Gradisce un bicchiere di Citrus myrtifolia?” Di primo acchito vien da rispondere “No grazie”, ma se sostituiamo il nome botanico con “chinotto“, allora tutto cambia. Stiamo parlando infatti di una bevanda che ha avuto grande diffusione in Italia fino al secondo dopoguerra e che, dopo un periodo di oblio, sta vivendo una seconda giovinezza grazie al lavoro del comune di Savona che ne ha fatto una propria bandiera d’eccellenza.

Il chinotto: una pianta dalla lunga storia

Il chinotto fa parte della famiglia degli agrumi, importato nel Cinquecento dalla Cina, ricchissimo di vitamina C e facilmente conservabile. L’albero cresce lentamente e dai piccoli, profumati, fiori bianchi nascono dei frutti di modesta dimensione, dal colore arancio intenso quando maturi. La pianta è coltivata anche a scopo decorativo, ma principalmente per la produzione di canditi, sciroppi, marmellate, confetture e bevande. In passato fu utilizzato nell’alimentazione dei marinai al fine di prevenire lo scorbuto durante le lunghe navigazioni. Candito, o conservato sotto spirito, il chinotto ha rappresentato per moltissimi anni un esempio della qualità italiana in campo alimentare. Fra la fine dell’Ottocento e il primo dopoguerra il chinotto conobbe un periodo di particolare gloria in molti paesi europei dove veniva esportato dalle coste liguri, zona in cui la pianta aveva trovato clima e terreno perfetti per crescere e dove maestri della lavorazione del chinotto trasformavano il frutto, immangiabile appena raccolto a causa del sapore amaro e aspro, in una raffinata prelibatezza. In seguito fu proposto come  bevanda  autarchica, alternativa alla Coca Cola, e ancora negli anni Sessanta, nei principali bar di Savona, ne veniva servito il frutto sapientemente conservato sotto maraschino.
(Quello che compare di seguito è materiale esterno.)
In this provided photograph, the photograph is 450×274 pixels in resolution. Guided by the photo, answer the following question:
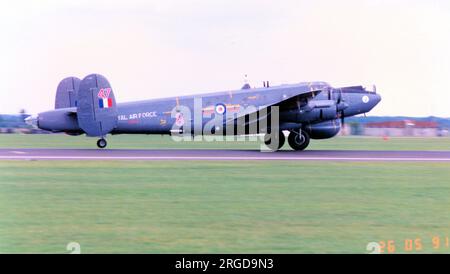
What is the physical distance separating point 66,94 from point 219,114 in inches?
290

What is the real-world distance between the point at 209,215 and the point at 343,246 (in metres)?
2.84

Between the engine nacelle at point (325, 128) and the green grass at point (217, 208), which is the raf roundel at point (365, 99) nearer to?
the engine nacelle at point (325, 128)

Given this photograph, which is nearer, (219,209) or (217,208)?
(219,209)

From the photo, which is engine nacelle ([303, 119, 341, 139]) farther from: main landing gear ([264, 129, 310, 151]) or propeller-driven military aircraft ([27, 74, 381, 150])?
main landing gear ([264, 129, 310, 151])

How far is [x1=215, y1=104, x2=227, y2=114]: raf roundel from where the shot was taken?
25859mm

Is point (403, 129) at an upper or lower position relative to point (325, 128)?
lower

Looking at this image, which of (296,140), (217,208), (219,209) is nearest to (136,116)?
(296,140)

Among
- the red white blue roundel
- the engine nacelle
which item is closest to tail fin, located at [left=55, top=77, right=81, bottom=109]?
the red white blue roundel

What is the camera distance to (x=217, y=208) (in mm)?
10711

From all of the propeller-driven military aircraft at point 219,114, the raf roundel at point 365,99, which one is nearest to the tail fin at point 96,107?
the propeller-driven military aircraft at point 219,114

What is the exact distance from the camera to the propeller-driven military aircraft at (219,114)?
24.8 metres

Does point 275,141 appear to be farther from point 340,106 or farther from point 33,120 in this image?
point 33,120
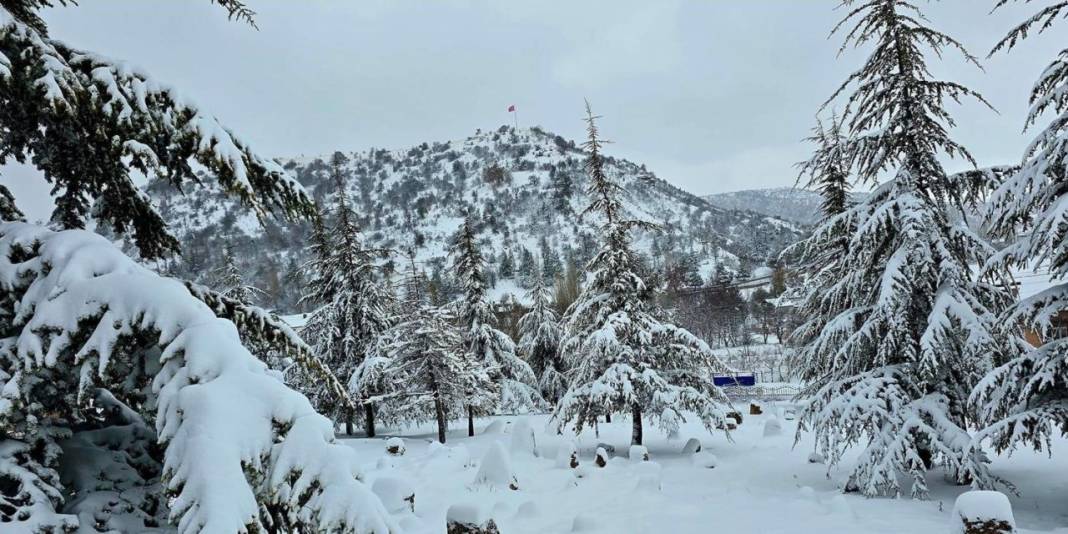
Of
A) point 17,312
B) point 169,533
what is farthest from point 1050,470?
point 17,312

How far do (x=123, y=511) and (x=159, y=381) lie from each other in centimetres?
80

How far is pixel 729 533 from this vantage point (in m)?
8.23

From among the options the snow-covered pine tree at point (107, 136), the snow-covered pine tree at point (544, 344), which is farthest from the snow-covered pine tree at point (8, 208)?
the snow-covered pine tree at point (544, 344)

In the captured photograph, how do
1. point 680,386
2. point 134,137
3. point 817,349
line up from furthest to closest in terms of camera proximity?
point 680,386 < point 817,349 < point 134,137

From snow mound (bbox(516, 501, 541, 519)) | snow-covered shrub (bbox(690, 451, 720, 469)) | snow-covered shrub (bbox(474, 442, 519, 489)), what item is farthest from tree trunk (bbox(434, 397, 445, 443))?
snow mound (bbox(516, 501, 541, 519))

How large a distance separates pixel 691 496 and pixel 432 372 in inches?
472

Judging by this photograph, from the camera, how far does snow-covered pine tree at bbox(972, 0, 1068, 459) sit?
22.7 ft

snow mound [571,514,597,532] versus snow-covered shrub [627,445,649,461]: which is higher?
snow mound [571,514,597,532]

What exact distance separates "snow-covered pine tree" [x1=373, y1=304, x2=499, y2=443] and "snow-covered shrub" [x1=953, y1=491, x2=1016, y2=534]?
53.3ft

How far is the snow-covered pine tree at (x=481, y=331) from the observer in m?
25.0

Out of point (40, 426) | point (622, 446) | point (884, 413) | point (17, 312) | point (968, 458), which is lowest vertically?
point (622, 446)

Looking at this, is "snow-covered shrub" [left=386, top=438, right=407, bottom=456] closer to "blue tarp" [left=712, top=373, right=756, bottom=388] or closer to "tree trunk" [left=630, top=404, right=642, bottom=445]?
"tree trunk" [left=630, top=404, right=642, bottom=445]

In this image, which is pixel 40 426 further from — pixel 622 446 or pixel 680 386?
pixel 622 446

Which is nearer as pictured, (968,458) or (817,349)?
(968,458)
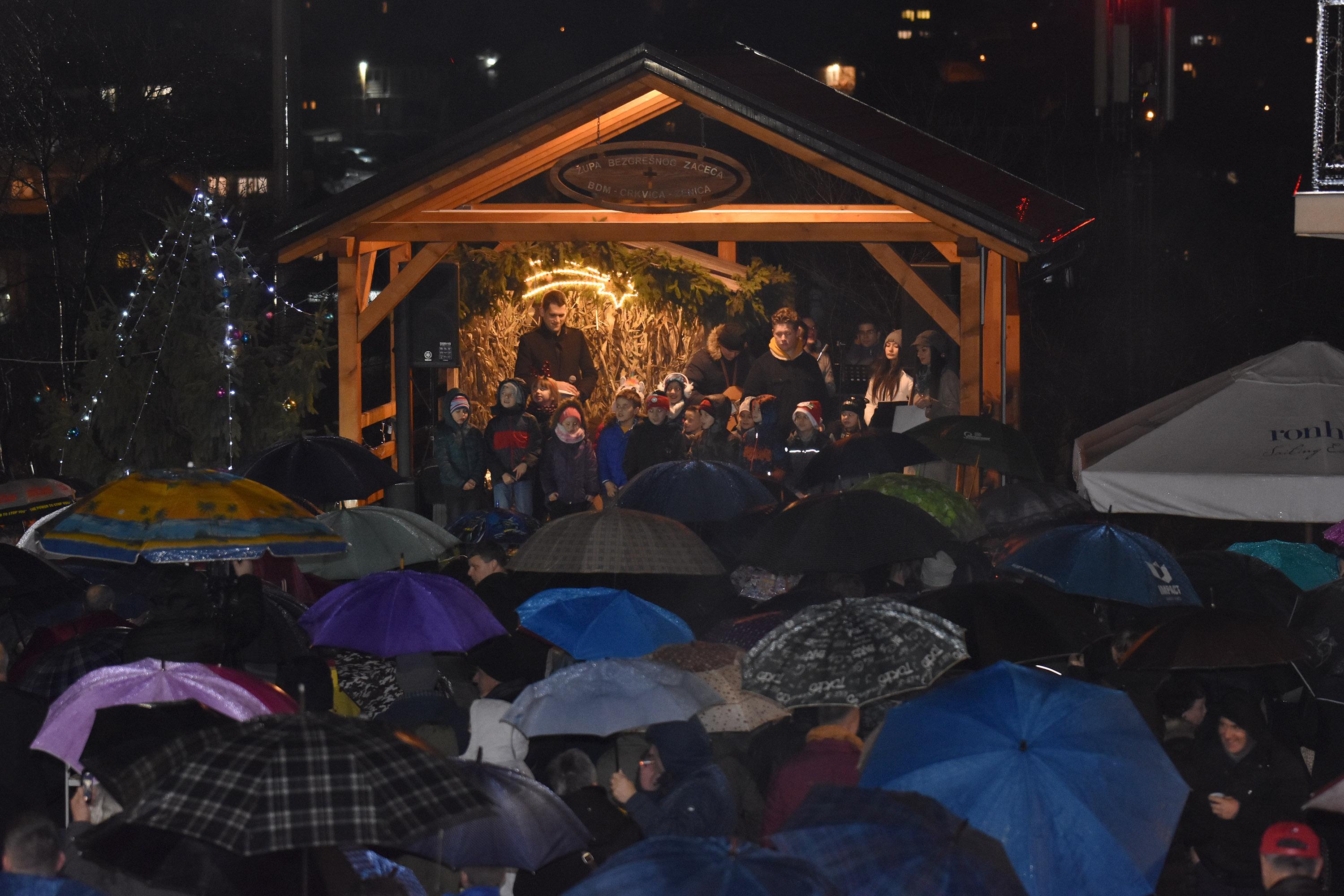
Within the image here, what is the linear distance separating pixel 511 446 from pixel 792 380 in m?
A: 3.37

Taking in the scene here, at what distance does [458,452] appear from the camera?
15.2m

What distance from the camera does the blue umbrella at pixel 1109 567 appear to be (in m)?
7.91

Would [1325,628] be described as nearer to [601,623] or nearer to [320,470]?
[601,623]

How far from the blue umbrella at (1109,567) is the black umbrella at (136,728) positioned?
453 cm

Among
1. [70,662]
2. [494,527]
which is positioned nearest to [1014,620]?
[70,662]

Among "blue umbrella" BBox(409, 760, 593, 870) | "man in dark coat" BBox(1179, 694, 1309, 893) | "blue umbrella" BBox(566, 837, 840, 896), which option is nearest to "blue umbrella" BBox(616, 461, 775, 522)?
"man in dark coat" BBox(1179, 694, 1309, 893)

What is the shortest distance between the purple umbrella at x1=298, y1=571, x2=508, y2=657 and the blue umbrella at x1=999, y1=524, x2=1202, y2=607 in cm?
293

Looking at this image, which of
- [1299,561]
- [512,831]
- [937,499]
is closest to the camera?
[512,831]

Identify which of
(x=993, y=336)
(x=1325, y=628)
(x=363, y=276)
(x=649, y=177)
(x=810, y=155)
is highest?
(x=810, y=155)

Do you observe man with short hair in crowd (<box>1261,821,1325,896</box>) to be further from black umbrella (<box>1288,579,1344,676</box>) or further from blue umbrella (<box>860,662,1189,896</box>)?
black umbrella (<box>1288,579,1344,676</box>)

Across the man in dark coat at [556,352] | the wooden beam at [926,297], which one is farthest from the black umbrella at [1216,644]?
the man in dark coat at [556,352]

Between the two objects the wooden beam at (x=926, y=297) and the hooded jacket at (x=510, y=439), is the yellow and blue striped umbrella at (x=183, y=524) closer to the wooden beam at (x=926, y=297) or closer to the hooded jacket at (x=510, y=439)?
the hooded jacket at (x=510, y=439)

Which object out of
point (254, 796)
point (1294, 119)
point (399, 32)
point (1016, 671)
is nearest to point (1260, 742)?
point (1016, 671)

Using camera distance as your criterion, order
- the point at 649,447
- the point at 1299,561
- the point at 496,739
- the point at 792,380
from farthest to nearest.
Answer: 1. the point at 792,380
2. the point at 649,447
3. the point at 1299,561
4. the point at 496,739
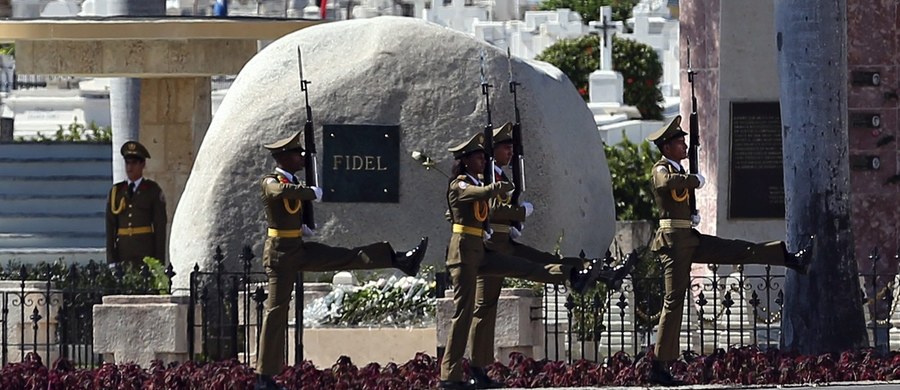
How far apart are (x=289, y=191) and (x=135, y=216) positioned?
457 cm

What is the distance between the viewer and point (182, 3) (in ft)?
201

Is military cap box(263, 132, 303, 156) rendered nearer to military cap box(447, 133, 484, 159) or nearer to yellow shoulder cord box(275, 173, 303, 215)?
yellow shoulder cord box(275, 173, 303, 215)

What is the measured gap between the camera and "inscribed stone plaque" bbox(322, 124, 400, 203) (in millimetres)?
17766

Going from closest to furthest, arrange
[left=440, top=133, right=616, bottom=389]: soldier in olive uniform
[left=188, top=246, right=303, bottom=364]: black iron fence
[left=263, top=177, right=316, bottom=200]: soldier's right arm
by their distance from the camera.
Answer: [left=263, top=177, right=316, bottom=200]: soldier's right arm → [left=440, top=133, right=616, bottom=389]: soldier in olive uniform → [left=188, top=246, right=303, bottom=364]: black iron fence

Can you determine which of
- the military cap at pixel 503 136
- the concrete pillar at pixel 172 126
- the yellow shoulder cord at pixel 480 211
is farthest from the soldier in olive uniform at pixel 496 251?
the concrete pillar at pixel 172 126

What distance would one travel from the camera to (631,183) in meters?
25.2

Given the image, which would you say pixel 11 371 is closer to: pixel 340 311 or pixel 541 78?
pixel 340 311

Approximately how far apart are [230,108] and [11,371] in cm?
456

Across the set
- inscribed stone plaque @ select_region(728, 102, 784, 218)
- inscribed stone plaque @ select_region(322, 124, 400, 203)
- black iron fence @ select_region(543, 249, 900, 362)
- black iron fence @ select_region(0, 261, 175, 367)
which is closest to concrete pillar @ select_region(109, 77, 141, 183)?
inscribed stone plaque @ select_region(322, 124, 400, 203)

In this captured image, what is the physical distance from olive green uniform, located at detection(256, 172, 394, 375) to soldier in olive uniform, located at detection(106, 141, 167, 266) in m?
4.20

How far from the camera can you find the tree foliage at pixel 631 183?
81.9 ft

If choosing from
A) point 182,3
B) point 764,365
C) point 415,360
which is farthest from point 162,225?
point 182,3

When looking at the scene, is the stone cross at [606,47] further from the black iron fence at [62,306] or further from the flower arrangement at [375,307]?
the flower arrangement at [375,307]

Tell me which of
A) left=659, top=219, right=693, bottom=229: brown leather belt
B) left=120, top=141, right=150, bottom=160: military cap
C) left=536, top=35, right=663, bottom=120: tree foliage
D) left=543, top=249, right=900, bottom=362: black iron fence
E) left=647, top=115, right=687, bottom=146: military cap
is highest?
left=536, top=35, right=663, bottom=120: tree foliage
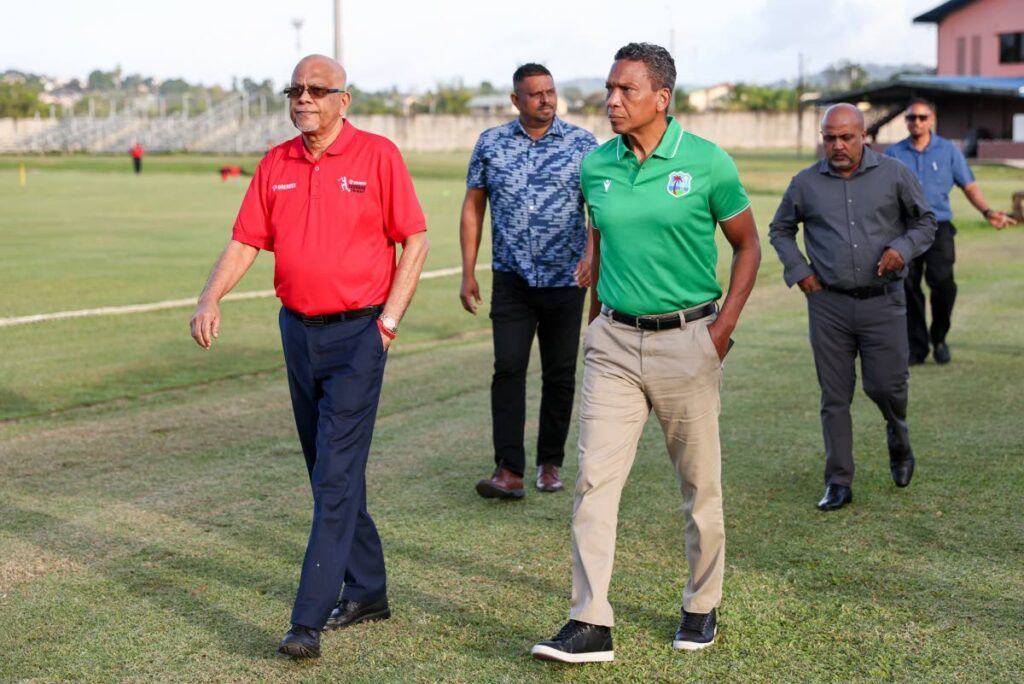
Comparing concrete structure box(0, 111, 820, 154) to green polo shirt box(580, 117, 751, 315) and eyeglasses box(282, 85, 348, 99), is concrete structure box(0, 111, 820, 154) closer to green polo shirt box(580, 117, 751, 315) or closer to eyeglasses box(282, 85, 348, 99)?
eyeglasses box(282, 85, 348, 99)

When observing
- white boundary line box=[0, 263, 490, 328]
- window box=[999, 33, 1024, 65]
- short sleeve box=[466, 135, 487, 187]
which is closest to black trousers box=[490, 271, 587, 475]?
short sleeve box=[466, 135, 487, 187]

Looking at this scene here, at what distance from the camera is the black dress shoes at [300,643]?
4.89m

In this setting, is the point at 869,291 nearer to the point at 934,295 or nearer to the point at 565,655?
the point at 565,655

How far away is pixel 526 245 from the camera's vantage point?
24.1ft

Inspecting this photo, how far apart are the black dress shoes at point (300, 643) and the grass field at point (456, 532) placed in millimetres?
61

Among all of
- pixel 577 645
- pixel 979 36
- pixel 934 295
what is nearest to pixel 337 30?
pixel 934 295

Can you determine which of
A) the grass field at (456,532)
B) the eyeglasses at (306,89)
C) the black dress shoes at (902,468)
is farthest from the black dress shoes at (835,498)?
the eyeglasses at (306,89)

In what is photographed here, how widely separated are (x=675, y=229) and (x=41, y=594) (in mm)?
3093

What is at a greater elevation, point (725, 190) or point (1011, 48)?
point (1011, 48)

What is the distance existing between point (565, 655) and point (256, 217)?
2.05 meters

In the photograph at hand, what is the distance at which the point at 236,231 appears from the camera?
5.37 meters

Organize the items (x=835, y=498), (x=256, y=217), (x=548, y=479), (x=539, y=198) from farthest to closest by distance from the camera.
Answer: (x=548, y=479)
(x=539, y=198)
(x=835, y=498)
(x=256, y=217)

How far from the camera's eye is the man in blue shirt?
11117 mm

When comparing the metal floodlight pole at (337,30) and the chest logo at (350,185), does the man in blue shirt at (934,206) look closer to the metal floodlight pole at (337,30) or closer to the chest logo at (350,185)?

Declino e rinascita del Chinotto:

Poi il chinotto è lentamente caduto nell’oblio, sopraffatto da bevande molto più reclamizzate, fino al 2003, quando il comune di Savona con la collaborazione di Slow Food , intraprese un’opera di recupero e valorizzazione della coltivazione che, un tempo molto diffusa, rischiava di scomparire, con solo un centinaio di piante in produzione. Oggi, a distanza di un decennio, vi sono più di cinquecento piante di chinotto nel savonese, mentre altrettante stanno per entrare in produzione. Il “Chinotto di Savona” è diventato Presidio Slow Food, l’industria alimentare ha ripreso a investire in ricerca e pubblicità e ha prodotto nuove bevande, adatte al gusto di oggi, che stanno riscuotendo un notevole successo per il sapore amarognolo mitigato da un retrogusto ricco di sfumature, e per la grande capacità dissetante.
Ma il chinotto ha trovato anche impieghi nella produzione di saponi per uso personale e di profumi, che vengono prodotti con metodi  artigianali in quantità limitate. Si tratta di creazioni di alta qualità italiana, non sempre facili da reperire, ma che val la pena cercare e provare in quanto offrono sfumature olfattive inconsuete e raffinate che vengono estratte dai fiori, dalla scorza e dalle foglie di questa ricca pianta, italiana – pardon savonese – di adozione,  le cui qualità continuano a sorprendere anche a distanza di secoli.